The 2011 data was published in December 2012 by Statistics South Africa. 20 980 divorces from civil marriages were processed. This indicates a decrease of 1 956 (8,5%) divorces from the 22 936 cases processed in 2010, which may largely be explained by some 2011 divorce forms that did not reach Statistics South Africa before the publication. The total number of divorces generally fluctuated over the period 2002–2011, with the highest number observed in 2005 (32 484) and the lowest in 2011 (20 980).

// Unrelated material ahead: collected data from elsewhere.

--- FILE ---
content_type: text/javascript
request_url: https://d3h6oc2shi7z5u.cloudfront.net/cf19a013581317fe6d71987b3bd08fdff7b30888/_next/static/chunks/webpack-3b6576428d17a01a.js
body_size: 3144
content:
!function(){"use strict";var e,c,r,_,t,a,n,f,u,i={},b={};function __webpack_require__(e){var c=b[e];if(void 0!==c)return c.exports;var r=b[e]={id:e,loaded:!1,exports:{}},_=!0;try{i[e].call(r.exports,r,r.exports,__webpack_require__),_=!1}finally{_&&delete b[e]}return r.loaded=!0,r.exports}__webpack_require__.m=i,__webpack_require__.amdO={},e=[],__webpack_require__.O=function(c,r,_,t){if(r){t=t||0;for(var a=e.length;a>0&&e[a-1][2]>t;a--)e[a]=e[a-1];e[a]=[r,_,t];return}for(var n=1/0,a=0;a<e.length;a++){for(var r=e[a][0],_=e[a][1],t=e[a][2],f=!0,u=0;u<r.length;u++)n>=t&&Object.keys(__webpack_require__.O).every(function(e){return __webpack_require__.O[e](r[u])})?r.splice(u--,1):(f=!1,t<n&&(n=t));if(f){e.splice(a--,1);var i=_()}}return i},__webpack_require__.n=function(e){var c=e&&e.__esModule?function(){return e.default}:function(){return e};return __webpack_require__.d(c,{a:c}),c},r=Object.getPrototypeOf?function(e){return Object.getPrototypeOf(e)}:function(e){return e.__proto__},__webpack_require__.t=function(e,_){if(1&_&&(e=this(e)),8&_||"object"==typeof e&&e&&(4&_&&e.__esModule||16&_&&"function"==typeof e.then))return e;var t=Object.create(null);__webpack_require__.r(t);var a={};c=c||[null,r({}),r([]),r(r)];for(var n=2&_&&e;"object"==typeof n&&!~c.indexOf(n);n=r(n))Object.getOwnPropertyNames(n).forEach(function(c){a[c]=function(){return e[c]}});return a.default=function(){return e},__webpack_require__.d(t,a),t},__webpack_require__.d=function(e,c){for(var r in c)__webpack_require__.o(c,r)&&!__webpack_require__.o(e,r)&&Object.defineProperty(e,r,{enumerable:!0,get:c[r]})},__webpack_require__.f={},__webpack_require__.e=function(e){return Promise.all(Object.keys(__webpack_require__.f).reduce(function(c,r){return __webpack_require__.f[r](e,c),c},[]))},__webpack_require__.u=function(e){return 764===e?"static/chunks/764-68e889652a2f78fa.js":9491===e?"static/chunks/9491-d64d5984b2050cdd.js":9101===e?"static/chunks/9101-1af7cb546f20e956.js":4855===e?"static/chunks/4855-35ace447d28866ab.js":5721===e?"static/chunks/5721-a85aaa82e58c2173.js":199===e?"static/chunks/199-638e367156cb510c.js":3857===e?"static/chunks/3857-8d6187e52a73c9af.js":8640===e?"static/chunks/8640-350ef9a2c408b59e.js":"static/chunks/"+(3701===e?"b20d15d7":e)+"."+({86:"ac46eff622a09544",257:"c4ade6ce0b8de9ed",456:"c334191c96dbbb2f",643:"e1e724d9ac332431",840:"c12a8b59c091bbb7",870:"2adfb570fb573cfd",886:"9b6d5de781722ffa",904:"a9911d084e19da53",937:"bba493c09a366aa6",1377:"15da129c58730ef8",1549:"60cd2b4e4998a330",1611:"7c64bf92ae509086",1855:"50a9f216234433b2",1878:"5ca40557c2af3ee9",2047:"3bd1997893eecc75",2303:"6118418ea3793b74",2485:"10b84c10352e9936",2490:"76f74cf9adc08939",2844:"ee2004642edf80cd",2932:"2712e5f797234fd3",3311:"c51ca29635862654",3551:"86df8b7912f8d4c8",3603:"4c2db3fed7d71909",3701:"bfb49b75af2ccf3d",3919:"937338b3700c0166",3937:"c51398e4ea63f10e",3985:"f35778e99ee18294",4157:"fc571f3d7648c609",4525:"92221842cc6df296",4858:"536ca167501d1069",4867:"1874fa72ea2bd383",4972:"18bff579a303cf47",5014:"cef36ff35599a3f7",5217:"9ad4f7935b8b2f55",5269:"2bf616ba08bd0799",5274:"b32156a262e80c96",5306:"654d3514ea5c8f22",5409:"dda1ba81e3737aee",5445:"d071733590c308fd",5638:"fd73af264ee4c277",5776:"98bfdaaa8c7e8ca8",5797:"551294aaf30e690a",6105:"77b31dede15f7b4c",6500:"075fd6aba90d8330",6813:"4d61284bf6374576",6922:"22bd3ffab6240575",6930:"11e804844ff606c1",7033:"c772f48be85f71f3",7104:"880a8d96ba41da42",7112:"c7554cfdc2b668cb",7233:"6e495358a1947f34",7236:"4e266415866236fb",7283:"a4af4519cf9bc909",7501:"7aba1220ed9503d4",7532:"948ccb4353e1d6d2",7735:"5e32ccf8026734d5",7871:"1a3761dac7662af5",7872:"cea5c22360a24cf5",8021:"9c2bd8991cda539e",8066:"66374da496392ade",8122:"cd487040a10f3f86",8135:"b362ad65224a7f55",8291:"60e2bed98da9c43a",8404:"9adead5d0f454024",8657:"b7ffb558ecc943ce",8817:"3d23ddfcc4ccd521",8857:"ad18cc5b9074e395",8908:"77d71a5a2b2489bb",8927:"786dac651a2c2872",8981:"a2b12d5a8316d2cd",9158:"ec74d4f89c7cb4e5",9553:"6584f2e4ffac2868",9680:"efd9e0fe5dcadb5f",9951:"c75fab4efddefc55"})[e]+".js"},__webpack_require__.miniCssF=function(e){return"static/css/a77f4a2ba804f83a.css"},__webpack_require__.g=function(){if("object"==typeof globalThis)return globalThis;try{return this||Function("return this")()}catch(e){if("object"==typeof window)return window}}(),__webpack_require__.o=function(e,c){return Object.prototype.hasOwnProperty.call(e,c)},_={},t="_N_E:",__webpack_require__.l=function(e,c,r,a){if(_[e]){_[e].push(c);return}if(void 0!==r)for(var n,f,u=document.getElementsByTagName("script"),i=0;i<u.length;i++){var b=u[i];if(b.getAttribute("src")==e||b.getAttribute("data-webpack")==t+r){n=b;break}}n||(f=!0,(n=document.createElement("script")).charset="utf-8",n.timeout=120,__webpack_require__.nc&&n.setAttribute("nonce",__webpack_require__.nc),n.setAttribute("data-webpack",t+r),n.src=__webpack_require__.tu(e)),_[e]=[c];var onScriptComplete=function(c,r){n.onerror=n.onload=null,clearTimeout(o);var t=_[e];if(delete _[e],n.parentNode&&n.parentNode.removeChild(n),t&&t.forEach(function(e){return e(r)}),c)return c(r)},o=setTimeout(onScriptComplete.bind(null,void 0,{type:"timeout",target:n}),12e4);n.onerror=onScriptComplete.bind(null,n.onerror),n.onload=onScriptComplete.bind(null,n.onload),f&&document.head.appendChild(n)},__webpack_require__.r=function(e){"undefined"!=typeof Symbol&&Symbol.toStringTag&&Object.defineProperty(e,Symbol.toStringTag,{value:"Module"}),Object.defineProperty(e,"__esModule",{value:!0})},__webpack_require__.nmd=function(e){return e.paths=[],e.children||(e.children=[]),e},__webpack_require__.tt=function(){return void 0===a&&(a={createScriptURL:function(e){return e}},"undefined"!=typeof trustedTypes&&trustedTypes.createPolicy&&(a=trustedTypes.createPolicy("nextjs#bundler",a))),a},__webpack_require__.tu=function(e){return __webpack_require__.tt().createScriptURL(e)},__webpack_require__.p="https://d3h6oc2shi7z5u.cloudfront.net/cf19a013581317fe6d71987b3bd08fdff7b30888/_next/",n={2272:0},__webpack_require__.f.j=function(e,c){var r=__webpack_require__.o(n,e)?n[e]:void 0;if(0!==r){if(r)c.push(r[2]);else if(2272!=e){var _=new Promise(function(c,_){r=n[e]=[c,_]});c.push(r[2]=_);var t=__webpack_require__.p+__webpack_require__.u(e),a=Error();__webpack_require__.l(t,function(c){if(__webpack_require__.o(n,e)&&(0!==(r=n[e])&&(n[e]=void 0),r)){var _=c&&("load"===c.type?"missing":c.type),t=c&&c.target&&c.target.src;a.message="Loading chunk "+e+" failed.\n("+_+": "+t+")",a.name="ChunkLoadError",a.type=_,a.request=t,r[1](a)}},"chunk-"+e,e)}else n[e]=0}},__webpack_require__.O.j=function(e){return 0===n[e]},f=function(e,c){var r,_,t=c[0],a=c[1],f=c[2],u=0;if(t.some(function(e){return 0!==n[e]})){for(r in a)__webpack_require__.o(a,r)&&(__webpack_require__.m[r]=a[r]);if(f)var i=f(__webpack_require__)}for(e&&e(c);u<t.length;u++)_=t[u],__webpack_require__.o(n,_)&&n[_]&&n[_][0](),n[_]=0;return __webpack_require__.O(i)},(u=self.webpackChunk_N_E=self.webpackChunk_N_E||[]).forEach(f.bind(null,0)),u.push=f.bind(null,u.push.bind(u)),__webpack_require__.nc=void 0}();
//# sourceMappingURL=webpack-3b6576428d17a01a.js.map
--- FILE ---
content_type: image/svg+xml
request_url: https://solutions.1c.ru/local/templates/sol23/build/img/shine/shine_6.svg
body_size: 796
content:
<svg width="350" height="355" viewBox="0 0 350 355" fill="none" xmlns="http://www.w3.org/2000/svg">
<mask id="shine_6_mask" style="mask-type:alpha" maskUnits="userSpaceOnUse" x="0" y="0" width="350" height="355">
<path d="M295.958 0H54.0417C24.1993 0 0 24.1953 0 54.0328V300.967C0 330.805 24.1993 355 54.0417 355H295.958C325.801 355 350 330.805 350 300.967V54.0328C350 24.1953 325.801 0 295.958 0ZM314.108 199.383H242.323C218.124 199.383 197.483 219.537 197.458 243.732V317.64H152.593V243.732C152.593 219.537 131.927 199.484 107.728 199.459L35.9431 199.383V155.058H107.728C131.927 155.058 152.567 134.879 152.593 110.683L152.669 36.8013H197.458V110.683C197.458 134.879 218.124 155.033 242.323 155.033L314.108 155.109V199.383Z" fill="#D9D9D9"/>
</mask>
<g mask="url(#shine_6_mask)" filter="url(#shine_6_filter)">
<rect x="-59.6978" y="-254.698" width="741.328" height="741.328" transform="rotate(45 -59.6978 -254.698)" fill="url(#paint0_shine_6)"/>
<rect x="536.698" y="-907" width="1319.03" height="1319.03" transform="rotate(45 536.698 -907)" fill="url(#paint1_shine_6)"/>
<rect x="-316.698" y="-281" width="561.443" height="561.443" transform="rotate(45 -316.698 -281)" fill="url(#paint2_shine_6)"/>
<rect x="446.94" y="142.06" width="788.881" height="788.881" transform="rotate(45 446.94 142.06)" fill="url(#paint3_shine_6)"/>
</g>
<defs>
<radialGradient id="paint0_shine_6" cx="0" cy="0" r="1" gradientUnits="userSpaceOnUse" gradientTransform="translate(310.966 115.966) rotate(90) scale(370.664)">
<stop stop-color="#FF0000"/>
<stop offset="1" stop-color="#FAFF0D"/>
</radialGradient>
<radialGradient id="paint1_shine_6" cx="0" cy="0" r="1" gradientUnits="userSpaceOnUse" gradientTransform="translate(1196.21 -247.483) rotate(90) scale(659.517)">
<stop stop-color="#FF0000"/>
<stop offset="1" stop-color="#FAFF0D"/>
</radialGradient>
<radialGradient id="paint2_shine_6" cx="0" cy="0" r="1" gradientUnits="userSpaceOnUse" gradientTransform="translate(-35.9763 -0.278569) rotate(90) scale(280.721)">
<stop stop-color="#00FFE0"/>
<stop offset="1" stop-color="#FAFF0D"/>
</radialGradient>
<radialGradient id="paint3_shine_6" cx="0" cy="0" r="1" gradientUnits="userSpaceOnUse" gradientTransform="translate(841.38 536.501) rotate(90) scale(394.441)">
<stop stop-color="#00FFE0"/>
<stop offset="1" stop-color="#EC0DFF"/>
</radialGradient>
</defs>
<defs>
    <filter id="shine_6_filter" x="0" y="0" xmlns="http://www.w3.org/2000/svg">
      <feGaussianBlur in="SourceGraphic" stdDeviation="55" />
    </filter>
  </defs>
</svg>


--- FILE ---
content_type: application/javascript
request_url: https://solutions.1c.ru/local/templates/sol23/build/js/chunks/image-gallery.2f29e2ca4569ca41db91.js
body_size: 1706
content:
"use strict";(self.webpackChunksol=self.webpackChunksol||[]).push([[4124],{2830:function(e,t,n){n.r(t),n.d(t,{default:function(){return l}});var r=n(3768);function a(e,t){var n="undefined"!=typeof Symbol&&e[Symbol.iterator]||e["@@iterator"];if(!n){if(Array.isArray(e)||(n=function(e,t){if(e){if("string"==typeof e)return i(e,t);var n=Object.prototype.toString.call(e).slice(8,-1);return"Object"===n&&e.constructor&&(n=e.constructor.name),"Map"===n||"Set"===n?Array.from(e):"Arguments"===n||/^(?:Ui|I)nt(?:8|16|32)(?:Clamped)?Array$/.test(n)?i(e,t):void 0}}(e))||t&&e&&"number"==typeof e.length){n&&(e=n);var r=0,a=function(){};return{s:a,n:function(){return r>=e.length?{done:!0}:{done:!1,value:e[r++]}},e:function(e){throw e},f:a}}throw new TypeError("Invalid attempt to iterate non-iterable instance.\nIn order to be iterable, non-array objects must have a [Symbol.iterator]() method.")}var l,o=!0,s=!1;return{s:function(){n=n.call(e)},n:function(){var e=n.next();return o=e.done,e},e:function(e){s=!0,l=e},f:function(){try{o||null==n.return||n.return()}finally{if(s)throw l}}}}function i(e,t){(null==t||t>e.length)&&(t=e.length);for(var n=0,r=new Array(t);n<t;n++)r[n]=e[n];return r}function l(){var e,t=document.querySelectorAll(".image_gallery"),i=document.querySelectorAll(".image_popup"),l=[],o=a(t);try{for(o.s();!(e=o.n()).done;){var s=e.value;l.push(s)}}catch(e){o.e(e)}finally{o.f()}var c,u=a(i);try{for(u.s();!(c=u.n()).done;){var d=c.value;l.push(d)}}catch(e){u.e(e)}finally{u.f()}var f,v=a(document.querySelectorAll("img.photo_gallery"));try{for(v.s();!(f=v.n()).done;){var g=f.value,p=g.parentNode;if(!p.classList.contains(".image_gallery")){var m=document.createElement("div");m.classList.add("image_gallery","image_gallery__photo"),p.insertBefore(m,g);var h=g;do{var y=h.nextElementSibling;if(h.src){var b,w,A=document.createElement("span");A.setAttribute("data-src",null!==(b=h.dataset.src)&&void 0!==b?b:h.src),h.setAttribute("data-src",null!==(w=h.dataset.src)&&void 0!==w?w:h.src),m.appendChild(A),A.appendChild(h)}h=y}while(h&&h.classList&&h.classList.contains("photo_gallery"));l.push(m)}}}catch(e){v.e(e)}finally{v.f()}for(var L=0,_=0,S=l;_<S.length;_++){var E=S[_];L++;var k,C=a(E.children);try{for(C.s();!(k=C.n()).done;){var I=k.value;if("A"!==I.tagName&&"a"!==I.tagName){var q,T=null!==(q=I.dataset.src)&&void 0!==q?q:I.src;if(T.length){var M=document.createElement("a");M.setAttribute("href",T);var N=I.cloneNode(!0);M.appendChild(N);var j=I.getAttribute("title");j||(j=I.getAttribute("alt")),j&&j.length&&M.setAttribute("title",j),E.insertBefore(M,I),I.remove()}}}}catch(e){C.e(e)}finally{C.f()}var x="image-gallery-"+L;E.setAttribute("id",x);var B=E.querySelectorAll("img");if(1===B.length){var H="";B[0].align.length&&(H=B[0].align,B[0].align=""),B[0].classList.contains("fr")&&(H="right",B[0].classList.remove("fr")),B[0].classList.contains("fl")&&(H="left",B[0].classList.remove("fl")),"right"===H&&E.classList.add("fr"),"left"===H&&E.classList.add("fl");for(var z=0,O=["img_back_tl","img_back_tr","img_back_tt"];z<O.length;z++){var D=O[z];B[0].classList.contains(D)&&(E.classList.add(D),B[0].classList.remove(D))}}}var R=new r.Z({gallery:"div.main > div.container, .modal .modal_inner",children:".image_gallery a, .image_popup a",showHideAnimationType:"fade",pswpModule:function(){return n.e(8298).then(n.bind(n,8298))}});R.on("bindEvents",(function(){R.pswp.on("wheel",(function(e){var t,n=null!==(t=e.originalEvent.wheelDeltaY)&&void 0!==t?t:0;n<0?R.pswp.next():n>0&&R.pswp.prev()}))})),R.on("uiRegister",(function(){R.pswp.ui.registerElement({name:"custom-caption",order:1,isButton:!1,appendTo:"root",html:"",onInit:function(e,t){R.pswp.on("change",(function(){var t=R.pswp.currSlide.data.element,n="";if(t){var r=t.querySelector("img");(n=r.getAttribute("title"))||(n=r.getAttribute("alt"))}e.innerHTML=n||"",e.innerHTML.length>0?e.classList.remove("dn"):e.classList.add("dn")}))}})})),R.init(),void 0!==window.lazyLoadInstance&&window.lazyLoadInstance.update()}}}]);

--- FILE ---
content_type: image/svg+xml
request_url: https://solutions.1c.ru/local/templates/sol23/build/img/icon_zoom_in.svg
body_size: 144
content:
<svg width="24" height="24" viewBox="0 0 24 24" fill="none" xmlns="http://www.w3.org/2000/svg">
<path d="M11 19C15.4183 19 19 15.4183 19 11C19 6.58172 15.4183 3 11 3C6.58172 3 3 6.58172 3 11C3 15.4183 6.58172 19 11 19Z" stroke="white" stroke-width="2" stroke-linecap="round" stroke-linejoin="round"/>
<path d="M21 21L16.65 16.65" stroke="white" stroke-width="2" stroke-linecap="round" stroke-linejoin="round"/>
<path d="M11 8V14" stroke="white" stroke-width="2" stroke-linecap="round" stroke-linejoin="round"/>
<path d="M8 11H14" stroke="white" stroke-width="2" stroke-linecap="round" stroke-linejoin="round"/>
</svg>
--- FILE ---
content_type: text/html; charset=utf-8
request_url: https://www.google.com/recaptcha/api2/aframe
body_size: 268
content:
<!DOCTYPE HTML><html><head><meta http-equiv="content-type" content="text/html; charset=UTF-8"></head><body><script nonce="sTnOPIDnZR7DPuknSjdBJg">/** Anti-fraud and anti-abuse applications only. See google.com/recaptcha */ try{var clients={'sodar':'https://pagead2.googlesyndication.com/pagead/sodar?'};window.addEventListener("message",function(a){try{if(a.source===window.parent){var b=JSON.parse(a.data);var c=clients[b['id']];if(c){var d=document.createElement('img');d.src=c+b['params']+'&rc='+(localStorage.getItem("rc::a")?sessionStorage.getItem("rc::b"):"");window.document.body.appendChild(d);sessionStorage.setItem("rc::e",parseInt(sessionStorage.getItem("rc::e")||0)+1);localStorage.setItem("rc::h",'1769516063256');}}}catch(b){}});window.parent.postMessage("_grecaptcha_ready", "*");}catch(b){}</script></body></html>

Couples from the white population group dominated the number of divorces between 2002 and 2007, after which the black African couples had the highest number of divorces up to 2011. In 2002, 45,2% of the divorcees were from the white population group whereas 22,5% came from the black African group. By 2011, 35,8% of the divorcees were from the black African population group and 32,1% from the white population group. The proportions of the divorcees from the coloured and the Indian/Asian population groups were quite invariable during the ten-year period. However, there was a notable increase in the proportions of divorcees from the coloured population group (from 13,9% in 2010 to 16,6% in 2011). The data show that there were more females 10 408 (49,6%) than males 7 212 (34,4%) who instituted divorce (plaintiffs). With the exception of females from the black African population who had a lower proportion of plaintiffs (39,7%), the proportion of female plaintiffs from other population groups was above 50,0%. That is, 56,8%, 56,2% and 52,4% of plaintiffs from the white, coloured and Indian/Asian population groups, respectively, were females.
Occupations that divorce
A high proportion of the plaintiffs (13,5% of the males and 19,4% of the females) did not indicate the type of occupation they were engaged in at the time of divorce. In addition, 27,3% and 30,6% of the males and females respectively were not economically active at the time of divorce. For specified occupations, most of those who divorced in 2011 were in clerical and sales occupations (11,5%) and managers and administrators (10,2%), with some differences observed by sex of the plaintiff. Husbands who divorced were largely managers and administrators (14,7%) while females who divorces were mainly in clerical and sales occupations (18,2%). Less than a quarter of males (23,6%) and females (20,2%) were in the professional and managerial occupations. Very few plaintiffs were in farming and related occupations.
Number of times married
The 2011 divorce cases for both males and females were mainly from individuals who had married once. About 80,0% of divorces for males and females were from first-time marriages compared to approximately 10,0% from second-time marriages. About 2,0% of males and females were getting divorced for at least the third time.
Age at the time of divorce
The median ages at divorce in 2011 were 42 years for males and 38 years for females, indicating that males generally divorced at older ages than females, with a difference of about four years. The median age for males was up from 41 years in 2010 while it remained the same for females for 2010 and 2011. The pattern of median ages in 2011 by population group shows that black African males had the highest median age (43 years) at the time of divorce while females from the mixed group had the lowest median age (34 years). The age difference at the time of divorce was highest for black African couples (five years) and was between two and three years for other couples. Although there are differences in the ages at which most males and females from the various population groups divorced, the age patterns are quite similar. The data reveal that there were fewer divorces among the younger (less than 25 years old) and the older (55 years and older) divorcees. For male divorcees, the peak age group at divorce was 35–39 for Indian/Asian and coloured population groups while the peak for the black African and white population groups was 40–44. In the case of females, the peak age group was generally at age group 35–39 for all population groups.
Duration of marriage of divorcing couples
The largest number [5 535 (26,4%)] of the divorces were for marriages that lasted between five and nine years. This group is followed by marriages that lasted less than five years [4 489 (21,4%)]. Thus, almost half (47,8%) of the 20 980 divorces in 2011 were marriages that lasted for less than 10 years. Divorces for the black African, coloured and Indian/Asian population groups occurred mostly to couples who had married for five to nine years whereas for the white population group those that divorced did so mostly during their first five years of marriage. Furthermore, the number of divorces for the white population consistently declined as the duration of marriage increased and this pattern is observed for marriages lasting for five to nine years for the other population groups.
Divorces involving couples with children
In 2011, 11 475 (54,7%) of the 20 980 divorces had children younger than 18 years. The proportions of divorces with children were quite high among the coloured population group (64,4%), Indians/Asians (57,8%) and the black Africans (57,1%). The distribution of the number of children affected by divorce shows that 37,4% were from the black African population group; 27,1% from the white population group and 20,2% from the coloured population group. There were 18 571 children (younger than 18 years old) involved in divorce indicating that, on average, there was between one and two children per divorce.